- Material for the task:
[BEGIN]
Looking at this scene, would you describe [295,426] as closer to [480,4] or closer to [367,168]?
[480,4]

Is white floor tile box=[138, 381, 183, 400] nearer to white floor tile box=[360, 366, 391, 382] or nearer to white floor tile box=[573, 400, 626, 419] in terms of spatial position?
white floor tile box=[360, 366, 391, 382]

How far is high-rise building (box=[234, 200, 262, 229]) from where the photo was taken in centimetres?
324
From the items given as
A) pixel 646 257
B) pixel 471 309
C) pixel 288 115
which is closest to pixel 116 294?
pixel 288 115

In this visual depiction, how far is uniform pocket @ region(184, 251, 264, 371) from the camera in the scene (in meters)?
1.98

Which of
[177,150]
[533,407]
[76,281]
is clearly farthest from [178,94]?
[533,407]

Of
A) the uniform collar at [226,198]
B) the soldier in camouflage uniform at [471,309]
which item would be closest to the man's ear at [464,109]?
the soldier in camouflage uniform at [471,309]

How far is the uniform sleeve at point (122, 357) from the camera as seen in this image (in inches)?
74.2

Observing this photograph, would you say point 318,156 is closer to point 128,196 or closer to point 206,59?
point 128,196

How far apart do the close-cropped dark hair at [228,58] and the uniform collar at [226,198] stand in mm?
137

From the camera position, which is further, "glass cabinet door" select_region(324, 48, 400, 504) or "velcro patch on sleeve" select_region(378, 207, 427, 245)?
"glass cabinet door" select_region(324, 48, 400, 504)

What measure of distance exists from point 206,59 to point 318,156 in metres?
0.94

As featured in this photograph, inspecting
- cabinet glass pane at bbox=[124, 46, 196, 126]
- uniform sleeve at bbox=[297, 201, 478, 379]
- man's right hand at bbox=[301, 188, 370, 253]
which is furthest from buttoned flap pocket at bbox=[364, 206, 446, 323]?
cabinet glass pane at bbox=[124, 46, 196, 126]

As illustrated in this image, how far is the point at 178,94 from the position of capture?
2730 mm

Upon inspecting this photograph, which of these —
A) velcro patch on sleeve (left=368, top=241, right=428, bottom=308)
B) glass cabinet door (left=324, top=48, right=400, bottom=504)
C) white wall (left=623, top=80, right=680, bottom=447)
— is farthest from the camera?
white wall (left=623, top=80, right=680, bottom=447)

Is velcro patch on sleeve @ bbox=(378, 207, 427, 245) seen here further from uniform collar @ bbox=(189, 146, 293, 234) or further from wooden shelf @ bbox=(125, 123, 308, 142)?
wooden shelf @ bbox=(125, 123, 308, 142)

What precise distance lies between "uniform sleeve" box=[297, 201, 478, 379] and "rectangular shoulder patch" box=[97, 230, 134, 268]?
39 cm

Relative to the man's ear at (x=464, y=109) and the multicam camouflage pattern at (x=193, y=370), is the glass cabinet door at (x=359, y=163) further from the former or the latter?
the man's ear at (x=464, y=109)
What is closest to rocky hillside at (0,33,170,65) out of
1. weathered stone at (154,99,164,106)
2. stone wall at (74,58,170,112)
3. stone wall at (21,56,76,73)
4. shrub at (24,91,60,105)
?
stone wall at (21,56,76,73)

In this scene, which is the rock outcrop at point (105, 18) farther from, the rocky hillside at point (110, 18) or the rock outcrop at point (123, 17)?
[END]
- Short problem:
Reproduce all of the data above word for word, keeping every line unchanged and in its original order.

- Full output:
Looking at this scene, would you describe [295,426] as closer to [480,4] or closer to [367,168]?
[480,4]

Is white floor tile box=[138, 381, 183, 400] nearer to white floor tile box=[360, 366, 391, 382] or nearer to white floor tile box=[573, 400, 626, 419] in terms of spatial position?
white floor tile box=[360, 366, 391, 382]

How far is high-rise building (box=[234, 200, 262, 229]) from where the photo was taken in centimetres?
324
From the items given as
A) pixel 646 257
B) pixel 471 309
C) pixel 288 115
which is closest to pixel 116 294?
pixel 288 115

In this visual depiction, how far is uniform pocket @ region(184, 251, 264, 371) from the camera in the scene (in meters)?
1.98

Which of
[177,150]
[533,407]
[76,281]
is clearly farthest from [178,94]?
[533,407]

Of
A) the uniform collar at [226,198]
B) the soldier in camouflage uniform at [471,309]
which item would be closest to the man's ear at [464,109]?
the soldier in camouflage uniform at [471,309]

How far is the uniform sleeve at point (122, 357) from the camera as seen in this image (in inches)?
74.2

Observing this photograph, would you say point 318,156 is closer to point 128,196 or closer to point 206,59?
point 128,196

How far apart do the close-cropped dark hair at [228,58] and the uniform collar at [226,198] stand in mm?
137

From the camera position, which is further, "glass cabinet door" select_region(324, 48, 400, 504) or "velcro patch on sleeve" select_region(378, 207, 427, 245)?
"glass cabinet door" select_region(324, 48, 400, 504)

What measure of distance exists from point 206,59 to point 318,156 in metres?
0.94

As featured in this photograph, inspecting
- cabinet glass pane at bbox=[124, 46, 196, 126]
- uniform sleeve at bbox=[297, 201, 478, 379]
- man's right hand at bbox=[301, 188, 370, 253]
which is furthest from buttoned flap pocket at bbox=[364, 206, 446, 323]?
cabinet glass pane at bbox=[124, 46, 196, 126]

As illustrated in this image, how far is the point at 178,94 from the position of capture?
2730 mm

Upon inspecting this photograph, which of these —
A) velcro patch on sleeve (left=368, top=241, right=428, bottom=308)
B) glass cabinet door (left=324, top=48, right=400, bottom=504)
C) white wall (left=623, top=80, right=680, bottom=447)
— is farthest from the camera?
white wall (left=623, top=80, right=680, bottom=447)

Is velcro patch on sleeve @ bbox=(378, 207, 427, 245) seen here further from uniform collar @ bbox=(189, 146, 293, 234) or further from wooden shelf @ bbox=(125, 123, 308, 142)?
wooden shelf @ bbox=(125, 123, 308, 142)

What precise distance lies between "uniform sleeve" box=[297, 201, 478, 379] and "rectangular shoulder patch" box=[97, 230, 134, 268]?
39 cm

Relative to the man's ear at (x=464, y=109) and the multicam camouflage pattern at (x=193, y=370), is the glass cabinet door at (x=359, y=163) further from the former or the latter?
the man's ear at (x=464, y=109)
What is closest to rocky hillside at (0,33,170,65) out of
1. weathered stone at (154,99,164,106)
2. stone wall at (74,58,170,112)
3. stone wall at (21,56,76,73)
4. shrub at (24,91,60,105)
?
stone wall at (21,56,76,73)

In this scene, which is the rock outcrop at point (105, 18) farther from, the rocky hillside at point (110, 18) or the rock outcrop at point (123, 17)?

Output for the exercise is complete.